ホーム » プロトコール集 » 分子生物学編 » 8.大腸菌取り扱い方(南道子・粂和彦)

8.大腸菌取り扱い方(南道子・粂和彦)

もう少し改訂する予定です。(98年4月2日現在・粂)

 

大腸菌の特色

 大腸菌の利点は、増殖速度が早く、簡単な培地で生育し、代謝活性が高いことなど基礎研究において有用性が高いことである。
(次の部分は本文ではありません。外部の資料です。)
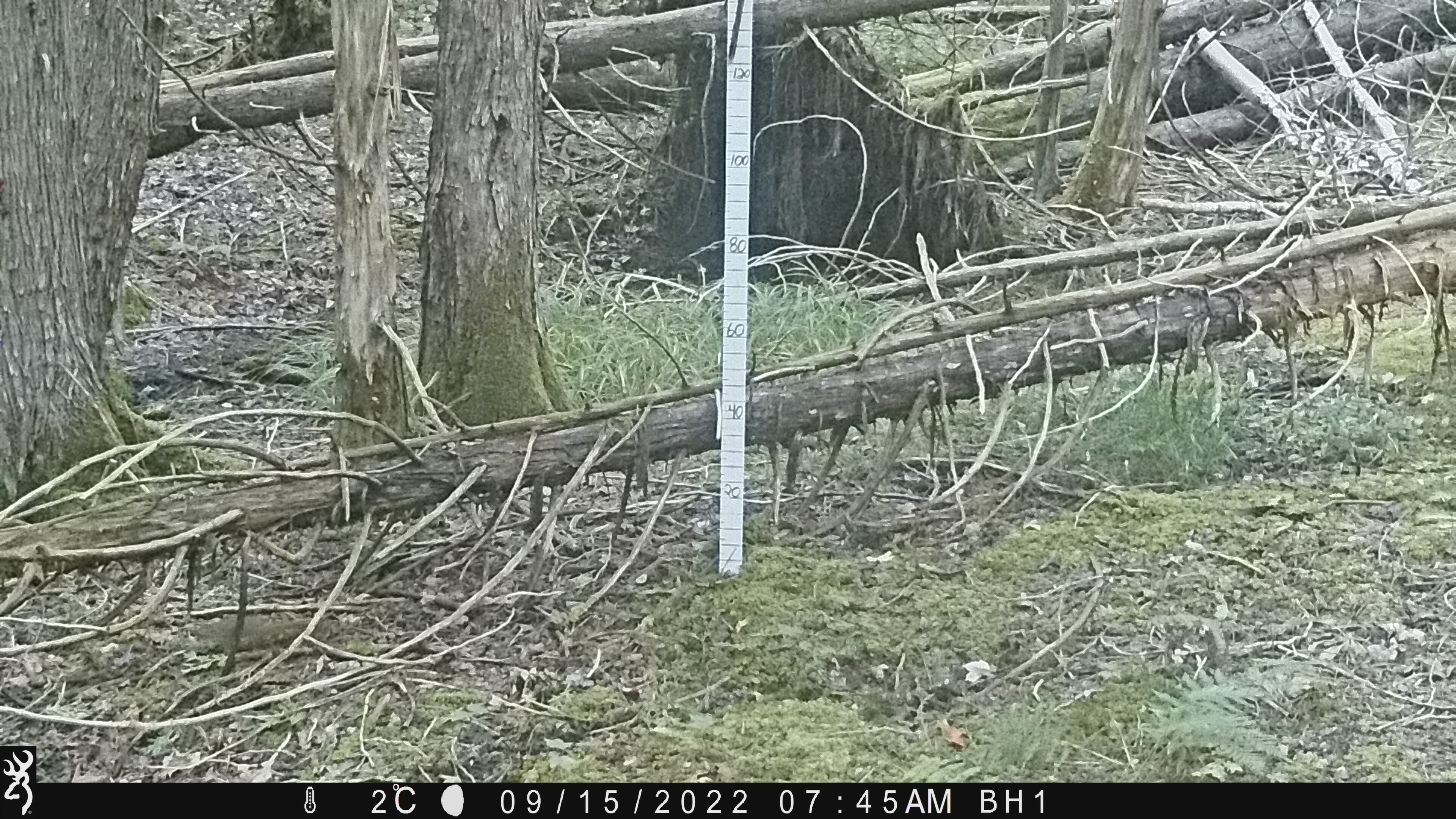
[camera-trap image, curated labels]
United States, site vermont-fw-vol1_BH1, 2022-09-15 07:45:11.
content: unidentified animal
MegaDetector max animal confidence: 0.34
また、プラスミドと呼ばれるgenome 外の自己複製DNAを持たせて、これを簡単に単離することができるため、分子生物学の最も基本的な「道具」として使われる。

 

以下に保存法、培養法、用いる用具の滅菌法などについて述べる。

保存方法

1 短期保存

 プレートによる保存(1週間)または、菌液による保存(2ー3日)は4℃で行う。

2 長期保存

 凍結:大腸菌は、菌液に対し7-10%になるようにDMSO溶液を加えるか、または50%グリセロールにて-80℃で保存する。

 

スタッブ:蓋付きの試験管にスタッブアガロース(0.7-8%アガーSOB)を入れ菌を接種する。フタをきつく閉めることにより、菌が一定に繁殖後低酸素状態となり、胞子状態で室温長期保存可能である。ただし、フタがゆるんだり、あまり高温にさらすと、死滅することもあるので注意。

 

培養方法

1.液体培養

大腸菌はなるべく好気的な条件下で培養するのが望ましい。少量の場合は蓋付きのチューブを用い、大量培養の場合は坂口フラスコまたはバッフル付きのフラスコを用い、空気を十分とりこませるようにする。そのため、通常は、容器の容量の10-20%を目安にする。(50mlチューブで10mlまで、1lフラスコで200mlまで)。また栄養に富んだ培地の方が大腸菌の収率はよい。

2.プレート培養

 単一のコロニーを得るために行う。あらかじめ暖めておいたプレートにディスポプラスチックループ(または火炎滅菌した白金耳)の先に菌液をつけてSTREAKしたり、コーンラージ棒でプレートの中央に垂らしたりして菌液を塗り広げる。

  

菌密度測定法

光度計による密度は、600nmの吸光による測定でする。(実際には、500nm - 700nm でもほとんど同じ)その際、1ODがrecA+の菌で1.3-1.5x 10 8 細胞、recA-の菌で2-2.5x 10 8 細胞/mlに換算する。

  

滅菌方法

1.乾熱滅菌

 目的とする大腸菌を雑菌の混入なしに培養するために、使用する器具や材料を滅菌する必要がある。ガラス器具など180℃で3時間、加熱する。

2.オートクレーブ滅菌

 培地や試薬の滅菌法に用いる。高圧滅菌器を用い加圧蒸気により100℃以上に加熱する方法で、通常121℃20分である。オートクレーブのなかに培地などがこぼれたときは、機械前面の天板を取り外し下部に飛び出している管の先のスクリュウキャップをはずし中の液を暖かいうちに回収し、機械の中にに水を入れてさらに流しきれいにする。滅菌する培地の量が多い場合などは、20分では不十分なことがあり、注意を要する。

3.濾過滅菌

 オートクレーブ滅菌では滅菌できないような試薬を滅菌するときに使う。メンブレンフィルター0.22μmでは完全な滅菌を目的にした場合に用いられる。通常はメンブレンにシリンジをつけて濾過するが、ペリスタポンプを使用すると大量に濾過するときに便利である。